Vitamin C deficiency — corrective diet and supplementary vitamin C until signs resolve (50–100 mg/kg SC q24h); maintenance 30–50 mg/kg PO q24h after resolution.

Ovarian cyst alopecia

  • ovariohysterectomy;
  • hCG 1000 IU/ guinea pig IM, repeat 7–10 days; or GnRH 25 µg IM every 2 weeks for two injections.

Ectoparasites

  • ivermectin 0.2–0.8 mg/kg SC every 7–10 days for 3 doses — often effective for mites;
  • selamectin 6–12 mg/kg topically q10d × 2; imidacloprid/moxidectin may be safe; pyrethrin flea powder — avoid overdose.

Bacterial skin infections: clip hair, cleanse with dilute iodine or chlorhexidine; antimicrobial shampoos as adjunct for pyoderma or dermatophytosis (chlorhexidine + ethyl lactate).

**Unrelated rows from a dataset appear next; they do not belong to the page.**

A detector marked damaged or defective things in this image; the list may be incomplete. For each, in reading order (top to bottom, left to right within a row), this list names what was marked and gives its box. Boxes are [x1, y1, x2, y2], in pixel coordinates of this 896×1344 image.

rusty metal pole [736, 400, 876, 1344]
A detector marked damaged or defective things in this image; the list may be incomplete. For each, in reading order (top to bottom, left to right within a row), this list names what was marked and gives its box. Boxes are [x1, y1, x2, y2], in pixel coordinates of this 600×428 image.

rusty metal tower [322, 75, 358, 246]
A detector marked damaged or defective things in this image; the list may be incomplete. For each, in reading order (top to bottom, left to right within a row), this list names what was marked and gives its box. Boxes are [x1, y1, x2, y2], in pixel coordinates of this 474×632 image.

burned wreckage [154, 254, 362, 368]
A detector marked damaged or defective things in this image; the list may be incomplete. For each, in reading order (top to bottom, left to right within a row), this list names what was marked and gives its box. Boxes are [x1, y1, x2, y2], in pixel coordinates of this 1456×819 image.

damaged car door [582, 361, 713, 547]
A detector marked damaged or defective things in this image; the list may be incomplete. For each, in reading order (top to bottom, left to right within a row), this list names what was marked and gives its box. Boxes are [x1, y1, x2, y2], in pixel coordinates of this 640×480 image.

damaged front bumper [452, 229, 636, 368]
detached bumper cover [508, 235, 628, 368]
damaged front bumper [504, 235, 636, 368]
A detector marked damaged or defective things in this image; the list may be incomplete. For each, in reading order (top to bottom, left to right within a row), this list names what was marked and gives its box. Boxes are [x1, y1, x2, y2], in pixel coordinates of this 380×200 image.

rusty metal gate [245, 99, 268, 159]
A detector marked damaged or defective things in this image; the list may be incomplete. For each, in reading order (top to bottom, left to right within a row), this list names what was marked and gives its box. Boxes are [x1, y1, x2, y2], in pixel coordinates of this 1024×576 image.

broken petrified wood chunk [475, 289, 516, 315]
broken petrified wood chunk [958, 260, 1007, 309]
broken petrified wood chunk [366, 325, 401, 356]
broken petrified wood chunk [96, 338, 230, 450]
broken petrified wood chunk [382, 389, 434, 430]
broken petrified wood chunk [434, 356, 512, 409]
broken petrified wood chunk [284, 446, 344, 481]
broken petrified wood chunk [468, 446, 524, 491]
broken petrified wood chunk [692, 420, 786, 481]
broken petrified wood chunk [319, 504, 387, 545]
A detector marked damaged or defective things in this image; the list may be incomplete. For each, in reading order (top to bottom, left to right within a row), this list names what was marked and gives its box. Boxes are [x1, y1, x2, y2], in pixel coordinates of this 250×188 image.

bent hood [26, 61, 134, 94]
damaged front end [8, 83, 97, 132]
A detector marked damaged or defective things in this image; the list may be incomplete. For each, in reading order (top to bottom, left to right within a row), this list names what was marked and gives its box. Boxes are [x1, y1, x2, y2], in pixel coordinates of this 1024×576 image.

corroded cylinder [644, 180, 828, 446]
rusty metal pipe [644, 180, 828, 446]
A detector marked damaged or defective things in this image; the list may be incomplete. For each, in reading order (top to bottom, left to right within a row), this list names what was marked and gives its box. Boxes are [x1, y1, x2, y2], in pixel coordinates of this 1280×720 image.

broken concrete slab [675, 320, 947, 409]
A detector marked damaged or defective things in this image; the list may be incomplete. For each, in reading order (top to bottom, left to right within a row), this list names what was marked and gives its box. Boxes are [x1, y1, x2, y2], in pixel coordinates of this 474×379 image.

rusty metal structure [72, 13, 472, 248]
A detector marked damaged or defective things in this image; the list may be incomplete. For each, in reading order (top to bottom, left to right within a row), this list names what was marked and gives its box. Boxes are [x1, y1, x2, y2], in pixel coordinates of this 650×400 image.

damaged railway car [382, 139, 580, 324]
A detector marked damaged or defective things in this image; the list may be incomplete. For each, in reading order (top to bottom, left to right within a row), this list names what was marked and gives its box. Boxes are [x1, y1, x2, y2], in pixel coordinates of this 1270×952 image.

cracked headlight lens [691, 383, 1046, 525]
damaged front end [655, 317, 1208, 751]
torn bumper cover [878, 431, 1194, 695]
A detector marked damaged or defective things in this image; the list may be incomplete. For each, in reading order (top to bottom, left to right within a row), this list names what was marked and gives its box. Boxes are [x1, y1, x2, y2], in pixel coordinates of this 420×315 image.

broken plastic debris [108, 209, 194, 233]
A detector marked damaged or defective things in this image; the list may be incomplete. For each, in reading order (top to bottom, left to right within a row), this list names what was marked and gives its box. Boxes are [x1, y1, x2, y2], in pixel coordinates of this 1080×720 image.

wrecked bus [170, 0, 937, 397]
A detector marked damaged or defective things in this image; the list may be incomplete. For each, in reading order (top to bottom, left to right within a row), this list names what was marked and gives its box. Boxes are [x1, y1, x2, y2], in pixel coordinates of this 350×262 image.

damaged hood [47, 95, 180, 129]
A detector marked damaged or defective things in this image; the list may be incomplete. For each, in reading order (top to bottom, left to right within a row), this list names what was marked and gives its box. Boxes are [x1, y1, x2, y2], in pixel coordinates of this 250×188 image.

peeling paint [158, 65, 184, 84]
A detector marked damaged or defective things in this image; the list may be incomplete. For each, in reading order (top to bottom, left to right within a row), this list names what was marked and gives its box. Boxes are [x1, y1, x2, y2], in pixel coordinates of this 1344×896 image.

Systemic antibiotics safe in guinea pigs when indicated: enrofloxacin 5–15 mg/kg PO q12–24h (poor anaerobe cover; may cover some streptococci); trimethoprim-sulpha 15–30 mg/kg PO q12h; chloramphenicol 30–50 mg/kg PO q8–12h; azithromycin 30 mg/kg PO q12–24h.

Base therapy on culture when possible; treat ≥2 weeks past clinical resolution. Avoid oral gram-positive–selective antibiotics (penicillins, macrolides, lincosamides, cephalosporins) — risk fatal dysbiosis and enterotoxaemia.